Before Biden exited the race, the idea of a Swift endorsement was seen as a pursuit to be treated with delicacy, and the campaign kept fairly mum on the question, The Post reported in February. Harris’s campaign did the same Tuesday.
Meanwhile, Republican presidential nominee and former president Donald Trump this month used a fake image of Swift to incorrectly imply she had endorsed him. He also shared another image, generated by artificial intelligence, that depicted women in “Swifties for Trump” T-shirts.
Swift wrapped up the European leg of her Eras Tour last week and is on a break before the final scheduled leg of the show. The tour is set to conclude in December, after the election.
Swift stayed away from politics as a young country music star before becoming more vocal later in her career. Some fans have urged her to use her platform more aggressively. After the war in Gaza broke out, for instance, some fans formed a “Swifties for Palestine” group and asked Swift on social media to speak out. (She did not respond.)

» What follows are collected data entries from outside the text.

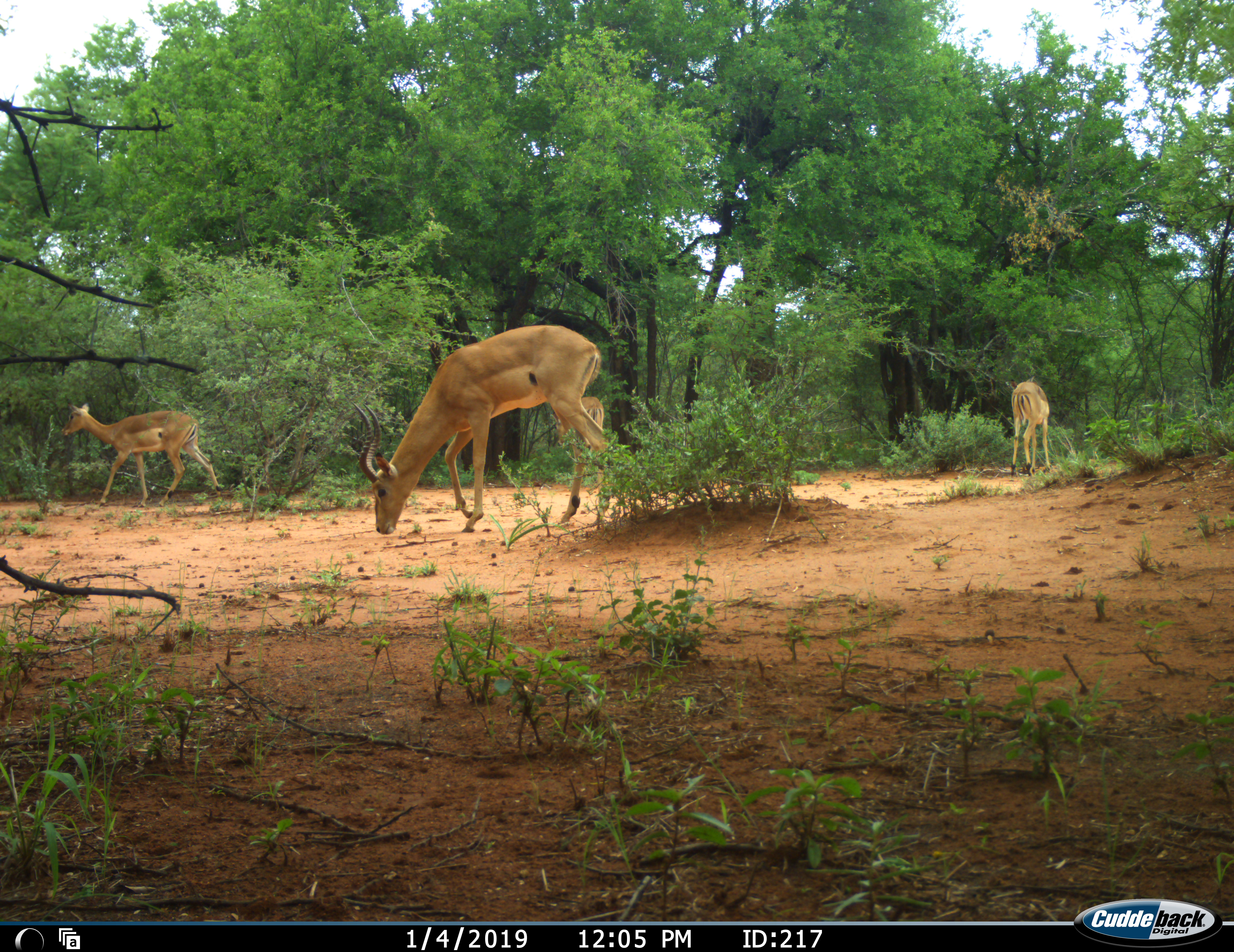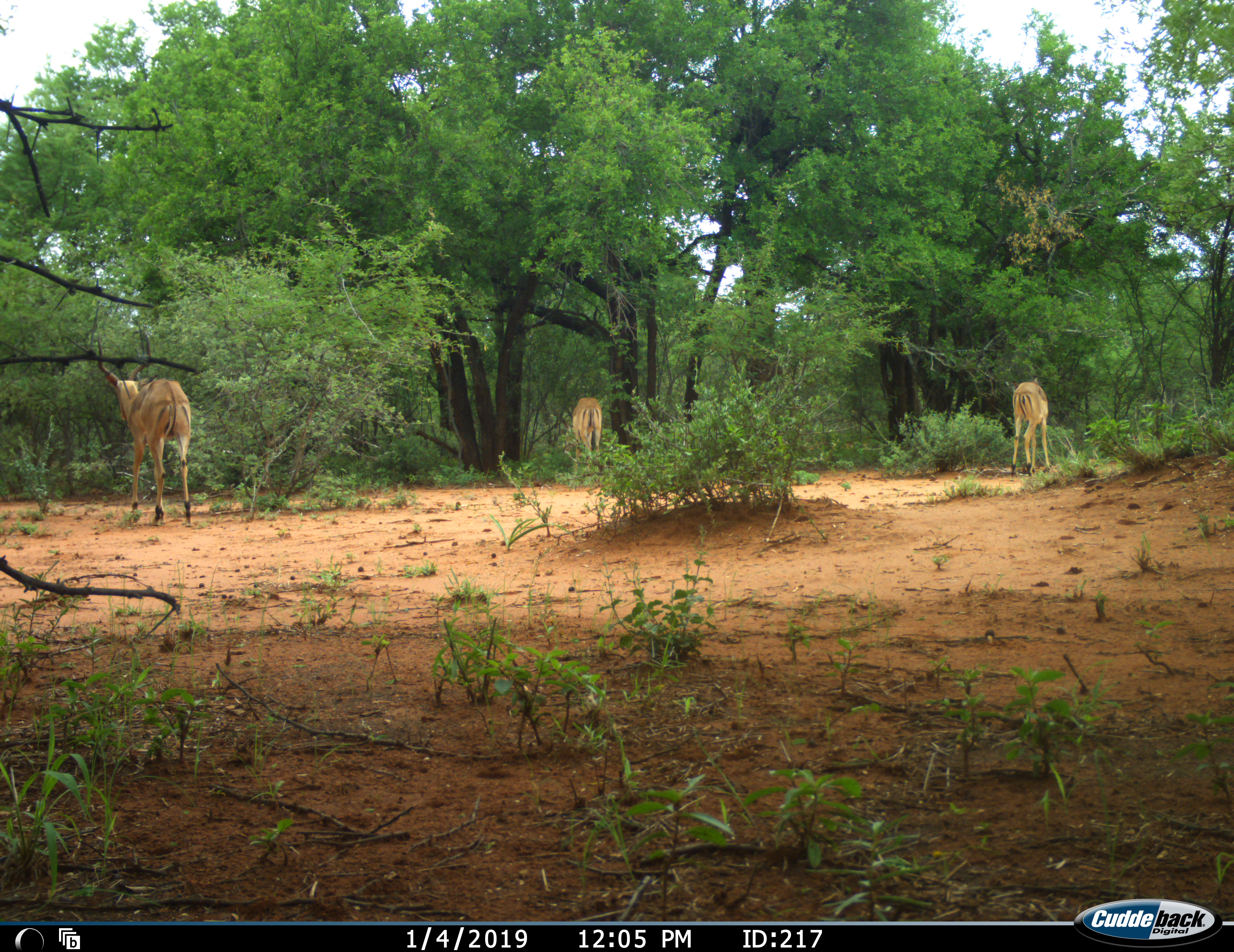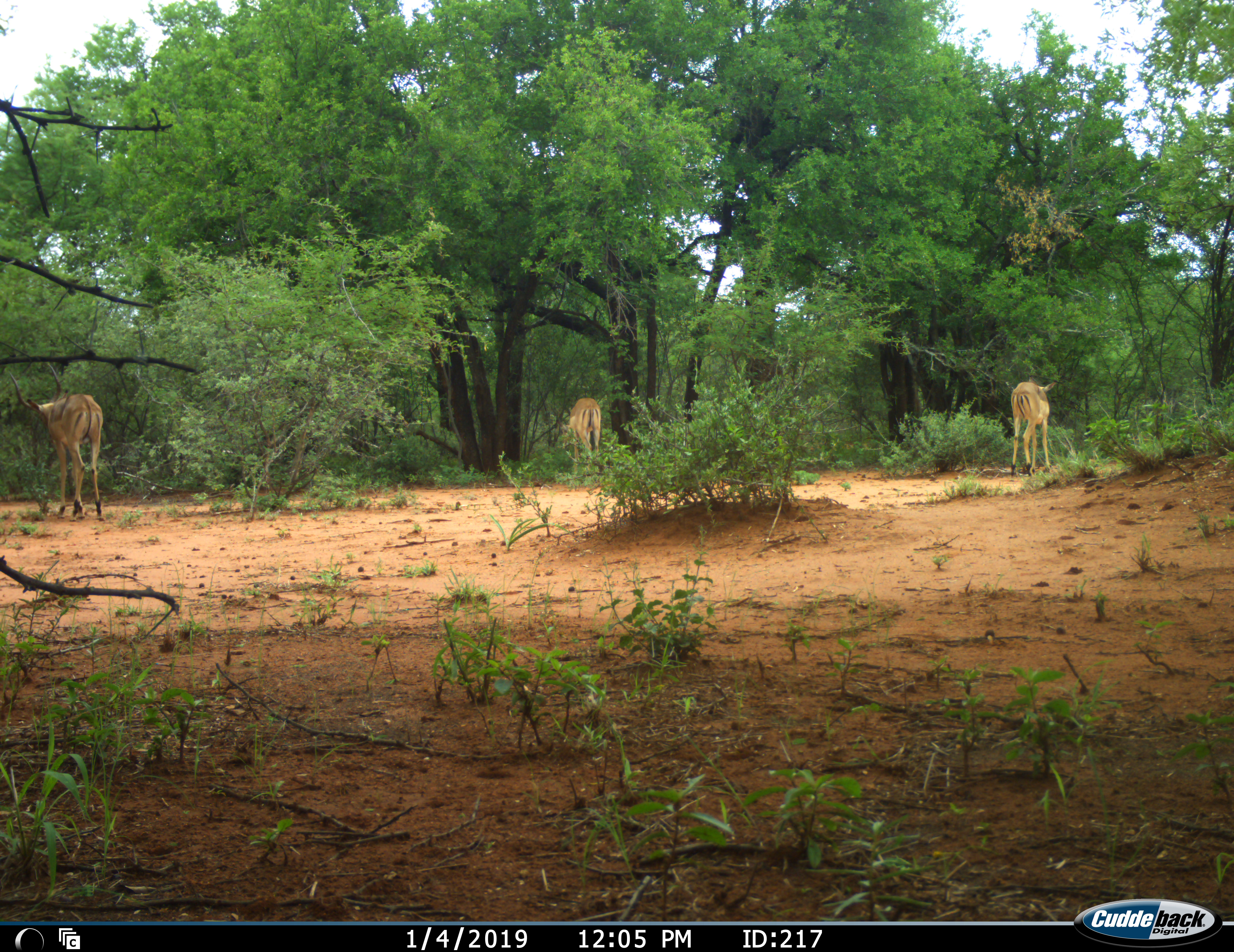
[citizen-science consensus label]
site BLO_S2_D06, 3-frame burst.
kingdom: Animalia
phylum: Chordata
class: Mammalia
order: Artiodactyla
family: Bovidae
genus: Aepyceros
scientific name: Aepyceros melampus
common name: impala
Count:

The recent Swift frenzy perhaps reached a high leading up to the Super Bowl in February. Her relationship with football player Travis Kelce and her presence at NFL games drew a wave of public attention, prompting conspiracy theories from some on the right. In a February poll by Monmouth University, about one-third of Republicans said they believed Swift was part of a “covert government effort” to reelect Biden, an unfounded conspiracy theory.
On Tuesday, the Zoom speakers sought to draw connections between Swift’s work and Harris’s ideals. Warren said Harris would “take on big corporations,” name-dropping Ticketmaster, which had a server meltdown during the 2022 sale of Eras Tour tickets.
Sen. Edward J. Markey (D-Mass.) touted Harris’s desire to tackle climate change, noting that the waters off the coast of Swift’s beach house are warming.
And Sen. Kirsten Gillibrand (D-N.Y.) said Swift has “lived all the challenges” she herself and other women have experienced.
“Whether it’s sexism or misogyny, or not being listened to, or being spoken over, or being disregarded or being counted out, she’s lived those experiences,” Gillibrand said, “and I think that’s why she’s such a rallying cry for women.”
Medrano, the effort’s co-founder, said the fact that a single tweet led to the online mobilization of 34,000 people showed that “every single voice matters.”
“Things will change,” Medrano said, quoting a Swift song, “and we have the power to do it.”